EXERCISE TASK 1 » According to the biography of Cardinal-designate Robert F. Prevost, which Vatican body does he head as prefect?
EXERCISE TASK 2 » Reproduce the passage of the Prevost biography word for word, starting at the words "VATICAN CITY (CNS)" and stopping after the words "of the church.".

DOCUMENT »
Begin
VATICAN CITY (CNS) -- The following are brief biographies of some of the 21 new cardinals who will be created by Pope Francis Sept. 30 at the Vatican:
-- Cardinal-designate Robert F. Prevost
Cardinal-designate Robert F. Prevost, 67, is prefect of the Dicastery for Bishops, the Vatican body responsible for recommending to the pope candidates to fill the office of bishop in many of the Latin-rite dioceses of the world. He also oversees the Pontifical Commission for Latin America, where nearly 40% of the world's Catholics reside.
A Chicago native, he also served as prior general of the Augustinians and spent a total of little more than two decades serving in Peru, first as an Augustinian missionary and later as bishop of Chiclayo.
Soon after coming to Rome to head the dicastery, he told Vatican News that bishops have a special mission of promoting the unity of the church.
"The lack of unity is a wound that the church suffers, a very painful one," he said May 4, 2023. "Divisions and polemics in the church do not help anything. We bishops especially must accelerate this movement toward unity, toward communion in the church."
The cardinal-designate was born Sept. 14, 1955 in Chicago, Illinois, to a father of French and Italian descent and mother of Spanish descent.
End
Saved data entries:
Begin
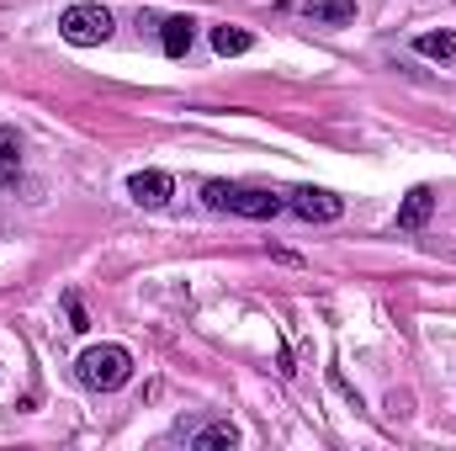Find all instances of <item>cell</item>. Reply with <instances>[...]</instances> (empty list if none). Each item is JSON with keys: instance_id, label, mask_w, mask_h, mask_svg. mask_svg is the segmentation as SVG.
<instances>
[{"instance_id": "1", "label": "cell", "mask_w": 456, "mask_h": 451, "mask_svg": "<svg viewBox=\"0 0 456 451\" xmlns=\"http://www.w3.org/2000/svg\"><path fill=\"white\" fill-rule=\"evenodd\" d=\"M202 202L213 213H233V218H276L287 208L276 192H265V186H233V181H208Z\"/></svg>"}, {"instance_id": "2", "label": "cell", "mask_w": 456, "mask_h": 451, "mask_svg": "<svg viewBox=\"0 0 456 451\" xmlns=\"http://www.w3.org/2000/svg\"><path fill=\"white\" fill-rule=\"evenodd\" d=\"M75 377L91 388V393H117L127 377H133V356L122 345H91L80 361H75Z\"/></svg>"}, {"instance_id": "3", "label": "cell", "mask_w": 456, "mask_h": 451, "mask_svg": "<svg viewBox=\"0 0 456 451\" xmlns=\"http://www.w3.org/2000/svg\"><path fill=\"white\" fill-rule=\"evenodd\" d=\"M59 37L75 43V48H96V43L112 37V11L107 5H69L59 16Z\"/></svg>"}, {"instance_id": "4", "label": "cell", "mask_w": 456, "mask_h": 451, "mask_svg": "<svg viewBox=\"0 0 456 451\" xmlns=\"http://www.w3.org/2000/svg\"><path fill=\"white\" fill-rule=\"evenodd\" d=\"M287 208H292L303 224H335V218L345 213V202L335 197V192H324V186H297Z\"/></svg>"}, {"instance_id": "5", "label": "cell", "mask_w": 456, "mask_h": 451, "mask_svg": "<svg viewBox=\"0 0 456 451\" xmlns=\"http://www.w3.org/2000/svg\"><path fill=\"white\" fill-rule=\"evenodd\" d=\"M127 197H133L138 208H165V202L175 197V181H170L165 170H138V176H127Z\"/></svg>"}, {"instance_id": "6", "label": "cell", "mask_w": 456, "mask_h": 451, "mask_svg": "<svg viewBox=\"0 0 456 451\" xmlns=\"http://www.w3.org/2000/svg\"><path fill=\"white\" fill-rule=\"evenodd\" d=\"M303 16L314 27H350L355 21V0H303Z\"/></svg>"}, {"instance_id": "7", "label": "cell", "mask_w": 456, "mask_h": 451, "mask_svg": "<svg viewBox=\"0 0 456 451\" xmlns=\"http://www.w3.org/2000/svg\"><path fill=\"white\" fill-rule=\"evenodd\" d=\"M430 213H436V192H430V186H414V192L403 197V208H398V228H425Z\"/></svg>"}, {"instance_id": "8", "label": "cell", "mask_w": 456, "mask_h": 451, "mask_svg": "<svg viewBox=\"0 0 456 451\" xmlns=\"http://www.w3.org/2000/svg\"><path fill=\"white\" fill-rule=\"evenodd\" d=\"M191 37H197V21H191V16H165V27H159V43H165V53H170V59L191 53Z\"/></svg>"}, {"instance_id": "9", "label": "cell", "mask_w": 456, "mask_h": 451, "mask_svg": "<svg viewBox=\"0 0 456 451\" xmlns=\"http://www.w3.org/2000/svg\"><path fill=\"white\" fill-rule=\"evenodd\" d=\"M16 176H21V133L16 127H0V181L16 186Z\"/></svg>"}, {"instance_id": "10", "label": "cell", "mask_w": 456, "mask_h": 451, "mask_svg": "<svg viewBox=\"0 0 456 451\" xmlns=\"http://www.w3.org/2000/svg\"><path fill=\"white\" fill-rule=\"evenodd\" d=\"M213 48H218V53H224V59H239V53H249V48H255V37H249V32H244V27H213Z\"/></svg>"}, {"instance_id": "11", "label": "cell", "mask_w": 456, "mask_h": 451, "mask_svg": "<svg viewBox=\"0 0 456 451\" xmlns=\"http://www.w3.org/2000/svg\"><path fill=\"white\" fill-rule=\"evenodd\" d=\"M414 48H419L425 59H441V64H446V59H456V32H419Z\"/></svg>"}, {"instance_id": "12", "label": "cell", "mask_w": 456, "mask_h": 451, "mask_svg": "<svg viewBox=\"0 0 456 451\" xmlns=\"http://www.w3.org/2000/svg\"><path fill=\"white\" fill-rule=\"evenodd\" d=\"M197 447H202V451H218V447H239V425H228V420H218V425H208V430L197 436Z\"/></svg>"}, {"instance_id": "13", "label": "cell", "mask_w": 456, "mask_h": 451, "mask_svg": "<svg viewBox=\"0 0 456 451\" xmlns=\"http://www.w3.org/2000/svg\"><path fill=\"white\" fill-rule=\"evenodd\" d=\"M69 330H91V324H86V308H80L75 298H69Z\"/></svg>"}]
</instances>
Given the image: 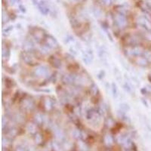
End
FINAL RESULT 1 » The Dicastery for Bishops.

FINAL RESULT 2 »
VATICAN CITY (CNS) -- The following are brief biographies of some of the 21 new cardinals who will be created by Pope Francis Sept. 30 at the Vatican:
-- Cardinal-designate Robert F. Prevost
Cardinal-designate Robert F. Prevost, 67, is prefect of the Dicastery for Bishops, the Vatican body responsible for recommending to the pope candidates to fill the office of bishop in many of the Latin-rite dioceses of the world. He also oversees the Pontifical Commission for Latin America, where nearly 40% of the world's Catholics reside.
A Chicago native, he also served as prior general of the Augustinians and spent a total of little more than two decades serving in Peru, first as an Augustinian missionary and later as bishop of Chiclayo.
Soon after coming to Rome to head the dicastery, he told Vatican News that bishops have a special mission of promoting the unity of the church.